Exercise requirements: Read the lines below. Copy out any that hold the string "pills".

(Saved data entries)
^^^^^^^^^^^^^^^^
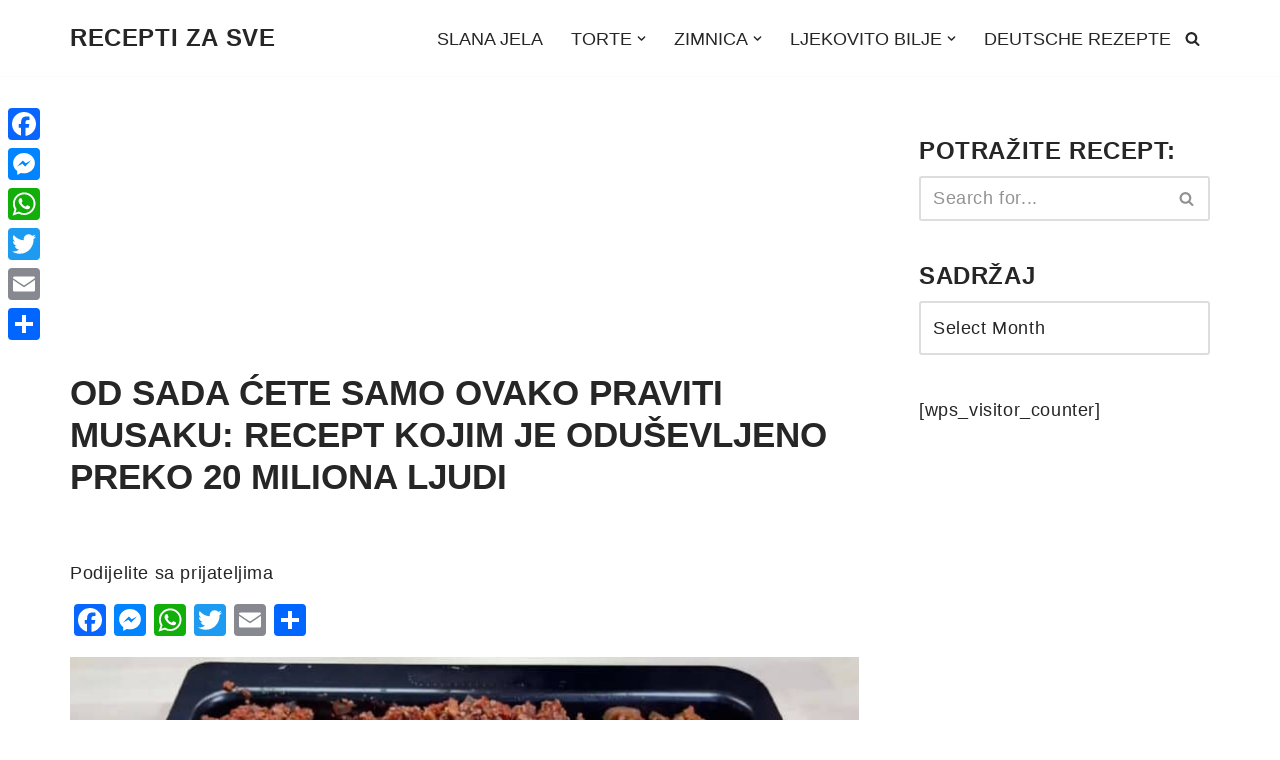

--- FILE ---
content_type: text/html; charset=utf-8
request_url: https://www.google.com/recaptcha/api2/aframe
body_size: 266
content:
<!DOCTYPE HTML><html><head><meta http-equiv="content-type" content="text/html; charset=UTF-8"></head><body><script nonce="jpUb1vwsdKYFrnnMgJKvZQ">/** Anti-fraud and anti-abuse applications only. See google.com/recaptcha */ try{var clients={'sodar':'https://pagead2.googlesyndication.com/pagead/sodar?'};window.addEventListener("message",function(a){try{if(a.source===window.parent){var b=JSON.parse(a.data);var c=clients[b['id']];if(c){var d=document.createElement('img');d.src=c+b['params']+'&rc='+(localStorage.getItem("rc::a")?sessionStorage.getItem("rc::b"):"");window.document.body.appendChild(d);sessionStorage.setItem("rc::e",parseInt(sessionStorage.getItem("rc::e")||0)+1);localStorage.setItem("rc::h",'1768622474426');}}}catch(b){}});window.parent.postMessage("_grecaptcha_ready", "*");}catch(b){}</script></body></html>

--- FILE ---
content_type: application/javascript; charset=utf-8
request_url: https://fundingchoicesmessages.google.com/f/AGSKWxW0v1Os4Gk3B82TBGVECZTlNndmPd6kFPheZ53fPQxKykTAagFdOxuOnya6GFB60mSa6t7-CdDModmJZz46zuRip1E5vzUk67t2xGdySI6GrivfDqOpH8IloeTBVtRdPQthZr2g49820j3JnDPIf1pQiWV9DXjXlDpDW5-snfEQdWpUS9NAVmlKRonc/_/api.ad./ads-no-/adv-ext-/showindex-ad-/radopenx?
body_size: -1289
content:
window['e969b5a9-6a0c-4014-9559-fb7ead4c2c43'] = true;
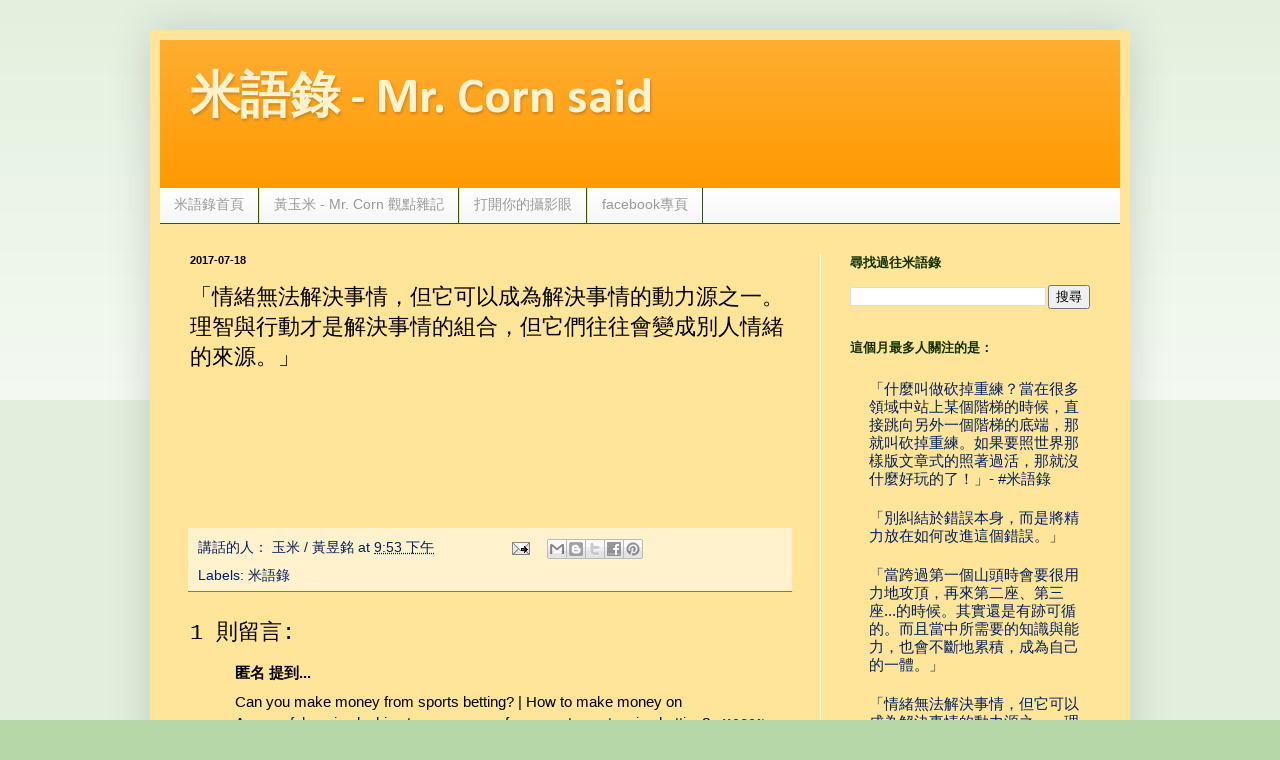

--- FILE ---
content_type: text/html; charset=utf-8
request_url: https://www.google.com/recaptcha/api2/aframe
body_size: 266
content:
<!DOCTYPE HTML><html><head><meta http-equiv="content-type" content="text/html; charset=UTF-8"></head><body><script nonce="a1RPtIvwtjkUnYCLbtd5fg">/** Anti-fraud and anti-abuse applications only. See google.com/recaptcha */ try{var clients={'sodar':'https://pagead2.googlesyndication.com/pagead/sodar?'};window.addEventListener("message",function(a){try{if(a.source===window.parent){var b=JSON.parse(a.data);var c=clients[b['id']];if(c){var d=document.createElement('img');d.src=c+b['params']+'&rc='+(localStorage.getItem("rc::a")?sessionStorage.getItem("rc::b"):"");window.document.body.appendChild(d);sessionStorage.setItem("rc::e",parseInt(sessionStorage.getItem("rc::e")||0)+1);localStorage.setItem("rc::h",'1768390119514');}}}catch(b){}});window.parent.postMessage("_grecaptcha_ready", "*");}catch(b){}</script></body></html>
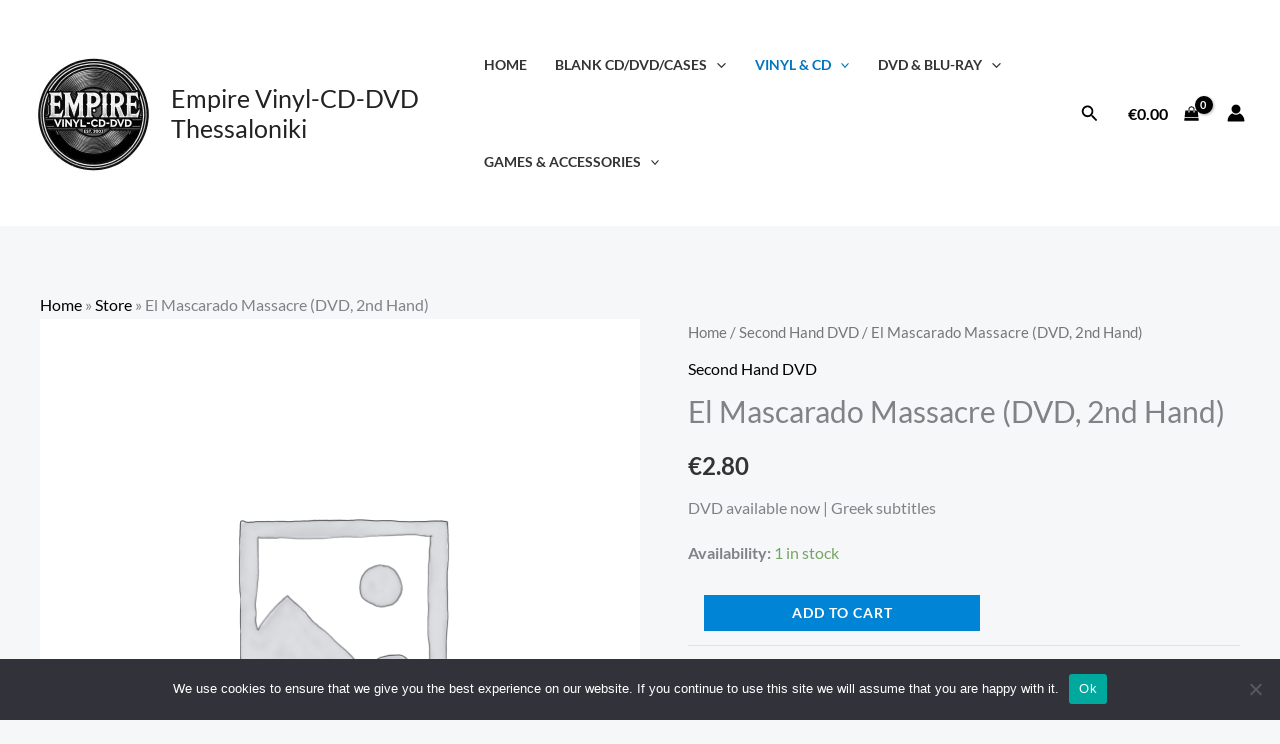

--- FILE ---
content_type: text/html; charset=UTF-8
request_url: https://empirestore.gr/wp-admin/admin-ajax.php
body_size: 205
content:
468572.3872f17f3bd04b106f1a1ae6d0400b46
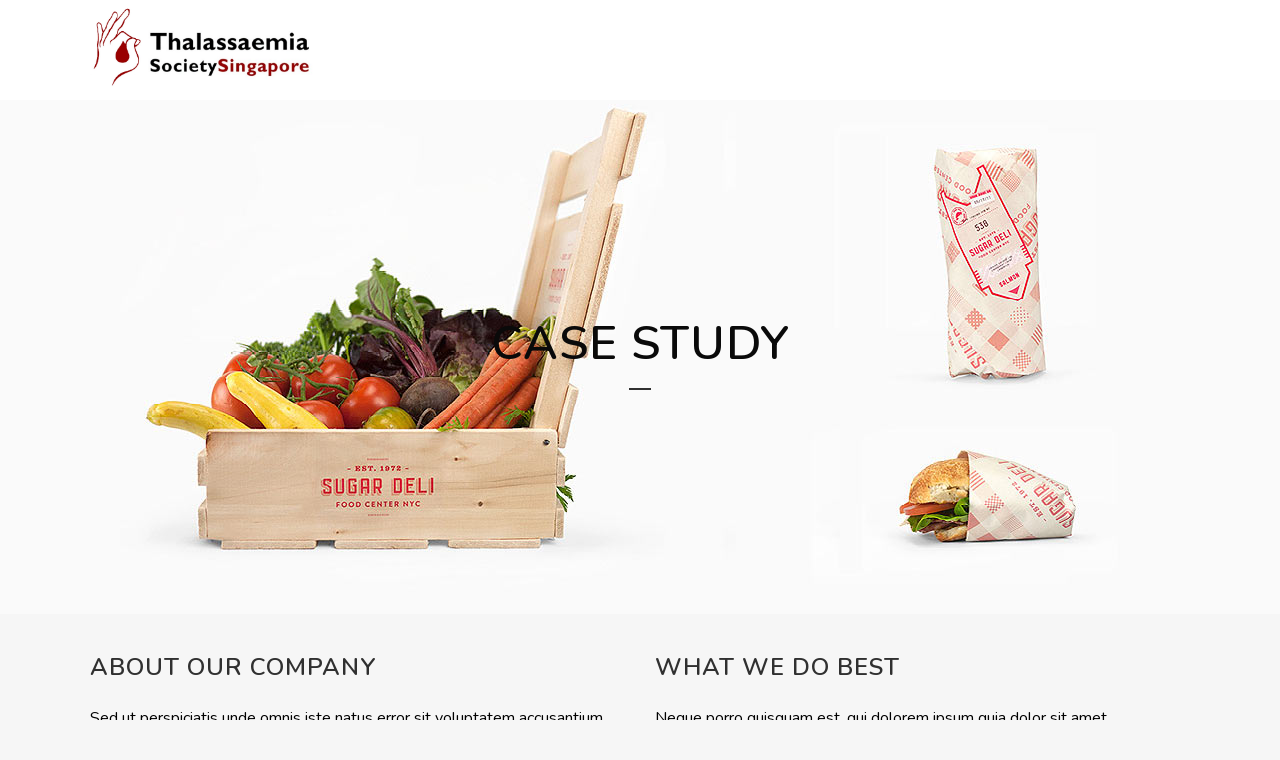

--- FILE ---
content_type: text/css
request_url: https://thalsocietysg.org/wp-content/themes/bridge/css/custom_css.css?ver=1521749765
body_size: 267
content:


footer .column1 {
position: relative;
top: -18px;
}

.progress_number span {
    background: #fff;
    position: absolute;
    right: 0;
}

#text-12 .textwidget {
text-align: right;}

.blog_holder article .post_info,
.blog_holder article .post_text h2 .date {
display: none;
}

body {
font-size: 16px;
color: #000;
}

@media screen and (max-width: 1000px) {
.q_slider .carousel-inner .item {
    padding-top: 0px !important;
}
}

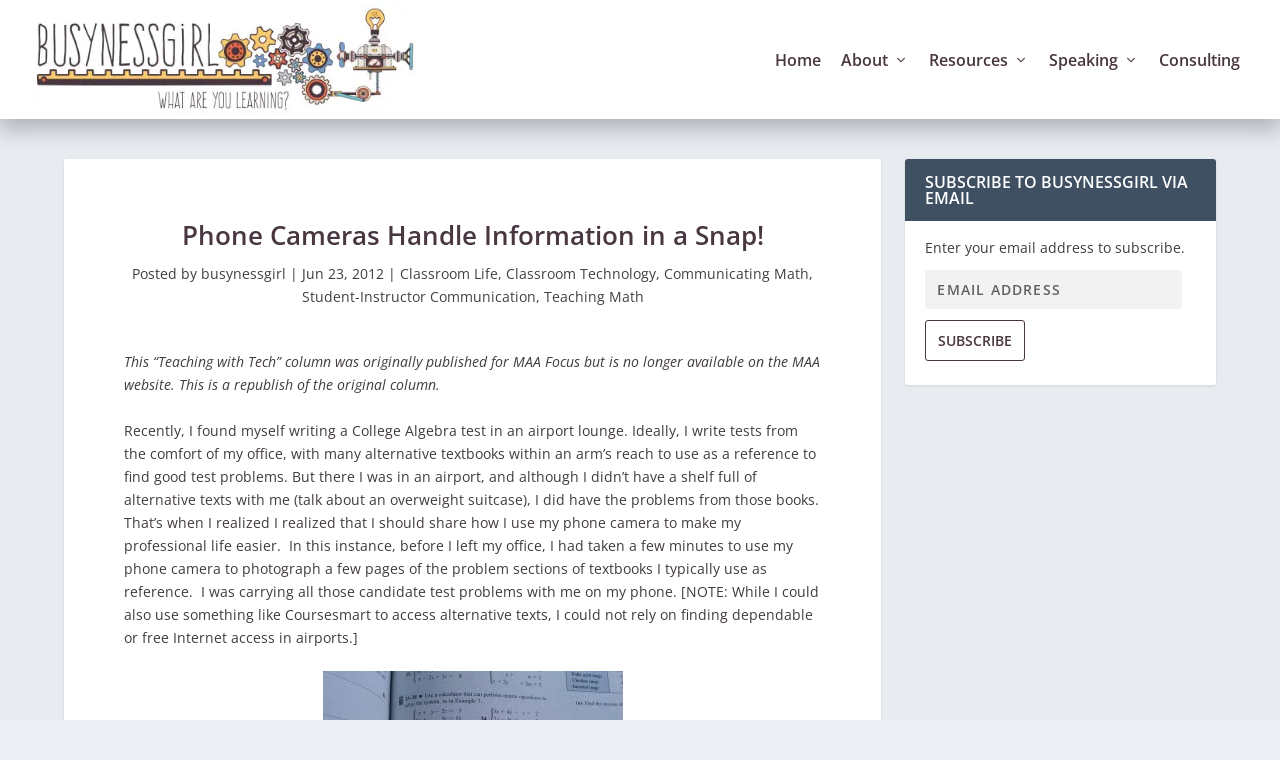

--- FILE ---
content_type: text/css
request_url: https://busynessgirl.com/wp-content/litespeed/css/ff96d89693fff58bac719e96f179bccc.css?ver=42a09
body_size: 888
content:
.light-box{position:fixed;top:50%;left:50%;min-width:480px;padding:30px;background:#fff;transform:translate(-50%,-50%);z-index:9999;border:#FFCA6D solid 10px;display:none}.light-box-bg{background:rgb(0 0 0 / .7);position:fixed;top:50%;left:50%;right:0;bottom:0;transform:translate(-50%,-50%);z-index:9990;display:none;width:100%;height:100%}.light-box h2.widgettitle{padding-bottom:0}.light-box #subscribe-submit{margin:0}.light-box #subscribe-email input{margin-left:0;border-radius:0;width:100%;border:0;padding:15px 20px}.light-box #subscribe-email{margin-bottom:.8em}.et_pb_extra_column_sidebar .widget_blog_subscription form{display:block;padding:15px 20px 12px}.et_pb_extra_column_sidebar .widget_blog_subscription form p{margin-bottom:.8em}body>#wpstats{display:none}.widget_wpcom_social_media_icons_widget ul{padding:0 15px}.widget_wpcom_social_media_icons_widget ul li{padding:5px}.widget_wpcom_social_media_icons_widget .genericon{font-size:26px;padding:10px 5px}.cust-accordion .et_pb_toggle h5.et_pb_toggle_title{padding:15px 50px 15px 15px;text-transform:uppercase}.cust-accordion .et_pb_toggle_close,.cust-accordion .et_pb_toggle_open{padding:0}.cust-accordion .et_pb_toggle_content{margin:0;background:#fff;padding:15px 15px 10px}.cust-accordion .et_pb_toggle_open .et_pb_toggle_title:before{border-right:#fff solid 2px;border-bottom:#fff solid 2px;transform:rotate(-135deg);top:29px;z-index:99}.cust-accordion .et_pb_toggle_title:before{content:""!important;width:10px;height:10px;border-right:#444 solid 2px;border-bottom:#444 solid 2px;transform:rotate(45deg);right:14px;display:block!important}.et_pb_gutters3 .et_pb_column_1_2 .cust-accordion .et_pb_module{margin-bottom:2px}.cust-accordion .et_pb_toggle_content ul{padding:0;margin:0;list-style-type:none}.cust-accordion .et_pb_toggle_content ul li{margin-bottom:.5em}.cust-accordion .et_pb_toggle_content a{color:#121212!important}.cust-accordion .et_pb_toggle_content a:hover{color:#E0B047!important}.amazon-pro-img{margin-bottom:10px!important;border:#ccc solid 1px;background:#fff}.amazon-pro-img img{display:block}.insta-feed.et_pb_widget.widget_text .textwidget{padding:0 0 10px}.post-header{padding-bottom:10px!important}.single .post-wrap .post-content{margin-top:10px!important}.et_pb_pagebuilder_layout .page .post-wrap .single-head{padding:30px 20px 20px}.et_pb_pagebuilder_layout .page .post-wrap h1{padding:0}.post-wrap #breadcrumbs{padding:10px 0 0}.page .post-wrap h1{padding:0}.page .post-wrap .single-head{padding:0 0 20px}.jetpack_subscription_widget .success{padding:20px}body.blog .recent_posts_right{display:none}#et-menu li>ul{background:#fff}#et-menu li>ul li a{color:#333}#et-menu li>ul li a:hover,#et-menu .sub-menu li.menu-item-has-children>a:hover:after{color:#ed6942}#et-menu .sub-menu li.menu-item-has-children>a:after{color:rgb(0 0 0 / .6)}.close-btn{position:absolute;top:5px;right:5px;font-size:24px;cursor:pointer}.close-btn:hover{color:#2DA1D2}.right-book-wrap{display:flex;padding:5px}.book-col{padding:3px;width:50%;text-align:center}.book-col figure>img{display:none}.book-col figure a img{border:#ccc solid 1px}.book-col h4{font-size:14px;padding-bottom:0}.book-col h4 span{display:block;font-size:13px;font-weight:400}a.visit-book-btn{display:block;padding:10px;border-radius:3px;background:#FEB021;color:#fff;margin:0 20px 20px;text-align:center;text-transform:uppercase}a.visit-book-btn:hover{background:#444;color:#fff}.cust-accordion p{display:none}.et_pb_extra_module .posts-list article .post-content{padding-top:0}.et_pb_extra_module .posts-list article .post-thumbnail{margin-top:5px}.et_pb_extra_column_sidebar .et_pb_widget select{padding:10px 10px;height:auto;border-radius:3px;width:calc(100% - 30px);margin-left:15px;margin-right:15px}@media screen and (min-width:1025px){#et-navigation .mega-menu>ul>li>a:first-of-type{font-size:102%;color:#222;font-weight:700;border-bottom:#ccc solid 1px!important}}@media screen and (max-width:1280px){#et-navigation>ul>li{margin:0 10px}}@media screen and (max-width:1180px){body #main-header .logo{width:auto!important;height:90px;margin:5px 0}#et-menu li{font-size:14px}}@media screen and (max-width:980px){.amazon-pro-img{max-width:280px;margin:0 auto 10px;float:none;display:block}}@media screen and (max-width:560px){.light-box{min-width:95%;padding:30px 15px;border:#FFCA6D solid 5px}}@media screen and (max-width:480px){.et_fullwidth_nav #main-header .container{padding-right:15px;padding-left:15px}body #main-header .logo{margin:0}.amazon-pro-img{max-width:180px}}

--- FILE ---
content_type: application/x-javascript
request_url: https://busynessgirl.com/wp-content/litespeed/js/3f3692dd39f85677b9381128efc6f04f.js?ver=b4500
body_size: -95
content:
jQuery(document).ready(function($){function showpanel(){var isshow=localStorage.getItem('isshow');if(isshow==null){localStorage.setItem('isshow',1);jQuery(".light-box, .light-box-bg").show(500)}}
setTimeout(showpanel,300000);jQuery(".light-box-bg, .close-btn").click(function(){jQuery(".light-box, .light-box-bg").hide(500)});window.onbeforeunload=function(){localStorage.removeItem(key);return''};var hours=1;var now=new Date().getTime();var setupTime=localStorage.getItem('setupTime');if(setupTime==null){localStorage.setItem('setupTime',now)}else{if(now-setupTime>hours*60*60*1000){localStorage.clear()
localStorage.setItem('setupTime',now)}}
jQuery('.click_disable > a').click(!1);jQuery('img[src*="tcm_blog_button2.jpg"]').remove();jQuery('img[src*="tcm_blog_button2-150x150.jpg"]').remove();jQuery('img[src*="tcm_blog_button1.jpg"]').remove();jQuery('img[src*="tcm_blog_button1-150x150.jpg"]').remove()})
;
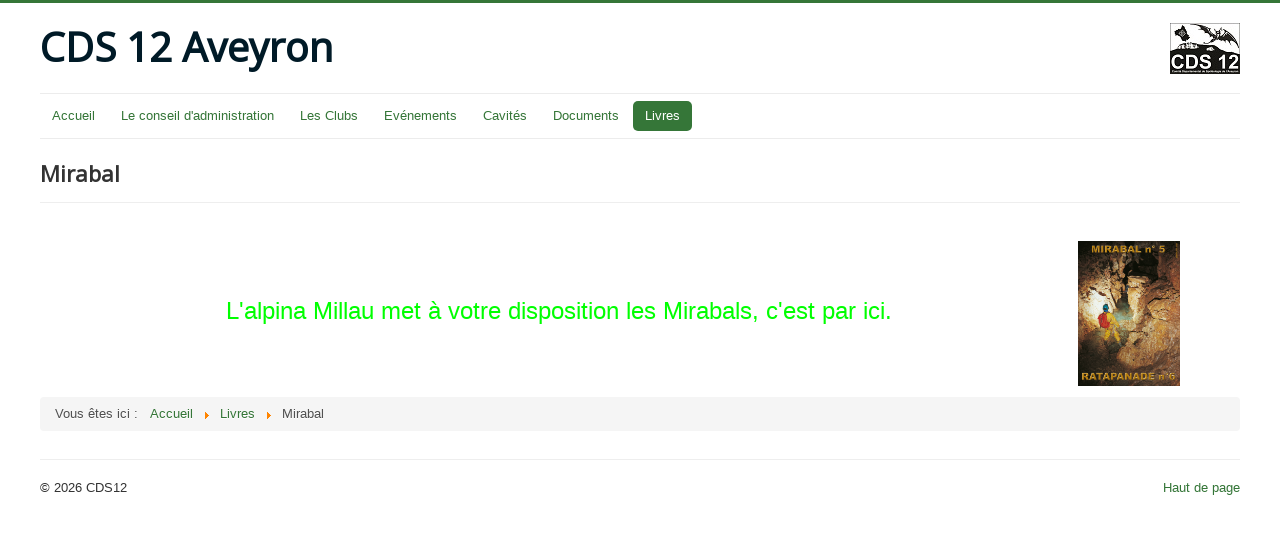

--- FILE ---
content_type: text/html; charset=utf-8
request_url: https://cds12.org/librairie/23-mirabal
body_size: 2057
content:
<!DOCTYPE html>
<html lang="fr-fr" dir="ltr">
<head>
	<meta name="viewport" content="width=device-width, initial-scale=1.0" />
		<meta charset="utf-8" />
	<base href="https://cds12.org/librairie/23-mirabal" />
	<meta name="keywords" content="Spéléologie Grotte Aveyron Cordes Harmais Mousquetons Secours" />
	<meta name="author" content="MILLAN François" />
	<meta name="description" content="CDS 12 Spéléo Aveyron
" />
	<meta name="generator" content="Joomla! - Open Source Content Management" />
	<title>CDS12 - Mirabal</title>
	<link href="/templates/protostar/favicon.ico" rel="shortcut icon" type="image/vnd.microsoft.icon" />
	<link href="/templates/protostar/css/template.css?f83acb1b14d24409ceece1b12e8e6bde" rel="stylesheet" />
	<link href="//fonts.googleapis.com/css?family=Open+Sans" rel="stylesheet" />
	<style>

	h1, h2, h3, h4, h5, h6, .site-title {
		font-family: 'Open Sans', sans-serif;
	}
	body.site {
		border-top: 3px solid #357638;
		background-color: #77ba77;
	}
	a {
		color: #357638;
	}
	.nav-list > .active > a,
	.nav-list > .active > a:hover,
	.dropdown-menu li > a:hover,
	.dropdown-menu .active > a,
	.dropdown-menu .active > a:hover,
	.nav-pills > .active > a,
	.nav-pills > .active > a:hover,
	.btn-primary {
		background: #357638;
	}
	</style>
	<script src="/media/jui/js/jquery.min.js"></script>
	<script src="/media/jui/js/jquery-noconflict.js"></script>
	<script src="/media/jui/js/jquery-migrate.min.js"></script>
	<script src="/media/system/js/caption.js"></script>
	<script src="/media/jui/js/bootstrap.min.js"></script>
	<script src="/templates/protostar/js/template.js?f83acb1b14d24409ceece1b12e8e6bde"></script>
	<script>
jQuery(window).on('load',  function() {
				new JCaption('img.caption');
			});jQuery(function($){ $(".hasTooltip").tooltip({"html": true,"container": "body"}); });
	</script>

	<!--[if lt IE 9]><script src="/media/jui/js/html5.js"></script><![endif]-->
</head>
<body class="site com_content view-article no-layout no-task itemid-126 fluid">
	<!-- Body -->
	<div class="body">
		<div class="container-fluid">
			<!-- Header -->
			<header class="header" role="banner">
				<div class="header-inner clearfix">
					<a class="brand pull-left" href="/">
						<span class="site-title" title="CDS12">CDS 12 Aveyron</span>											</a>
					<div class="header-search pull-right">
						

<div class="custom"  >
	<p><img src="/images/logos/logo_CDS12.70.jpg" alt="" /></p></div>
^^^^^^^^^^^^^^^^
Written solution:
	.nav-pills > .active > a,
	.nav-pills > .active > a:hover,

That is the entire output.